Usine de caoutchouc à une autre époque, le 2000, rue Notre-Dame Est a radicalement changé de vocation pour devenir un immense carrefour de répétition de musiciens punk, rock, grindcore et métal. En suivant pas à pas le parcours de trois de ces groupes, le cinéaste Martin Fournier nous emmène dans les confins d'un univers insoupçonné. 

Martin Fournier aurait pu devenir psychologue. Il est devenu cinéaste.

Il écoute, écoute et écoute encore. Puis, il filme. Ses sujets parlent, ouvrent leur coeur. Ça coule de source. Leurs propos sont d'un naturel déconcertant.

C'est le cas dans Les murs du son, son documentaire qui s'intéresse à l'univers fourmillant de la scène des musiques métal, punk et rock sale de Montréal.

Tout au long d'une année où se succèdent répétitions en studio, scènes de la vie quotidienne, tournées et spectacles, Martin Fournier suit les membres des groupes Despised Icon (métal), Huis Clos (rock) et La Gachette (punk).

Les musiciens, dans la vingtaine avancée, vivotent dans la marge et ne s'en plaignent pas. Ils vivent la nuit, bouclent difficilement leurs fins de mois, sont tatoués, prennent des cuites, s'égosillent et se remplissent les oreilles de décibels. Leurs locaux de répétition sont d'incroyables capharnaüms. D'aucuns s'aventureraient à les fréquenter. Mais la caméra de Martin Fournier dévoile au contraire des gens fragiles.

«J'ai voulu que le film passe par-dessus les préjugés», confirme le jeune cinéaste, ancien concurrent de la Course destination monde et auteur du documentaire Daytona. Je les ai écoutés et j'ai voulu les identifier dans leur environnement.»

Le premier environnement, c'est Cité 2000. En bordure de la rue Notre-Dame Est, voisine de la brasserie Molson, Cité 2000 est une bâtisse autrefois occupée par une usine de caoutchouc. Après sa fermeture, le bâtiment a été divisé en dizaines de petites cellules, autant de studios où s'exercent près de 300 bands de musiciens en quête d'inspiration et de reconnaissance.

L'endroit, défini comme le plus important lieu de répétition en Amérique du Nord, est glauque, sombre, bruyant. Mais il défend sa propre identité et se positionne au coeur d'un Montréal croqué sous des angles loin des décors de cartes postales.

«On y retrouve des lieux qui rassemblent les gens qui n'ont pas un sou», observe le cinéaste. Son comparse, le journaliste Simon Coutu (ex-stagiaire à La Presse), y voit «des lieux mal-aimés de la ville» mais qui sont quand même dans l'air du temps.

À la fin de l'adolescence, Simon Coutu faisait partie d'un des groupes créchant à Cité 2000. Son père, le journaliste Alain Gravel, qui scénarise le film, y faisait à l'époque la navette en voiture.
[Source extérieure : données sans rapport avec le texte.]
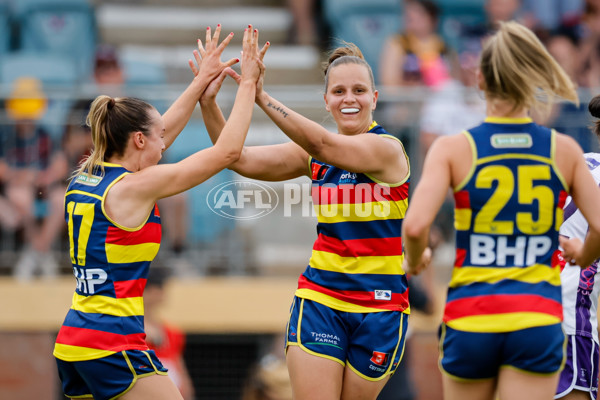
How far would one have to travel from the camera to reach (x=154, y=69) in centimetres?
1038

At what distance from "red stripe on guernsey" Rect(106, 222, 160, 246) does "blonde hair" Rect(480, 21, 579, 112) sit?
172 cm

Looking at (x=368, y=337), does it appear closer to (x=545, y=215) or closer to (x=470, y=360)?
(x=470, y=360)

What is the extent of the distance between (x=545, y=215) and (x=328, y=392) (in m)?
1.40

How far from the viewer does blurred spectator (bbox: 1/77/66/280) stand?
313 inches

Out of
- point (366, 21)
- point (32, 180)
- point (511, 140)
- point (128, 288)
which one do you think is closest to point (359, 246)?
point (511, 140)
Au fil de leurs discussions, l'idée du film a jailli. Des démarches ont été entreprises. Ils ont rencontré Martin Fournier, qui a embarqué dans le train.

Ce dernier avait déjà réalisé un documentaire, Daytona, consacré au voyage de jeunes Québécois dans cette ville floridienne à l'occasion de la semaine de relâche printanière.

Fournier a retenu une leçon de ce tournage: ne jamais juger ses sujets. «Daytona avait l'air de montrer des Québécois sur la débandade, dit-il. Je ne voulais pas répéter ça. Avec le recul, j'ai l'impression que je les jugeais. Benoit Pilon (auteur de Roger Toupin, épicier variété) m'a dit qu'un documentaire devait avoir un regard empathique.»

C'est le cas ici. Les membres des trois bands sont attachants du début à la fin.

Casting

Il est intéressant d'écouter Coutu et Fournier raconter la façon dont ils ont réalisé leur casting. Durant plusieurs semaines, ils ont hanté les couloirs de Cité 2000, cognant aux portes, prenant une bière avec les musiciens, échangeant sur tout et sur rien. Leur but: dénicher trois bands aux influences différentes et qui ne sont pas à la même étape de leur carrière. Alors que Despiced Icon connaît le succès en tournée en Europe, Huis Clos porte un nom prédestiné, jouant pratiquement... à huis clos. Quant aux membres de La Gachette, ils sont heureux de leur succès provincial.

Mais peu importe où chacun est rendu dans sa carrière, il y a des principes immuables. Comme celui d'avoir assez de revenus pour vivre, rappelle l'incroyable dernière scène, totalement aux antipodes du reste du film.

«Ce dont nous voulions parler, c'était de la démarche des musiciens. Pas seulement des résultats», dit Simon Coutu.

Les murs du son est présentement à l'affiche du cinéma Parallèle.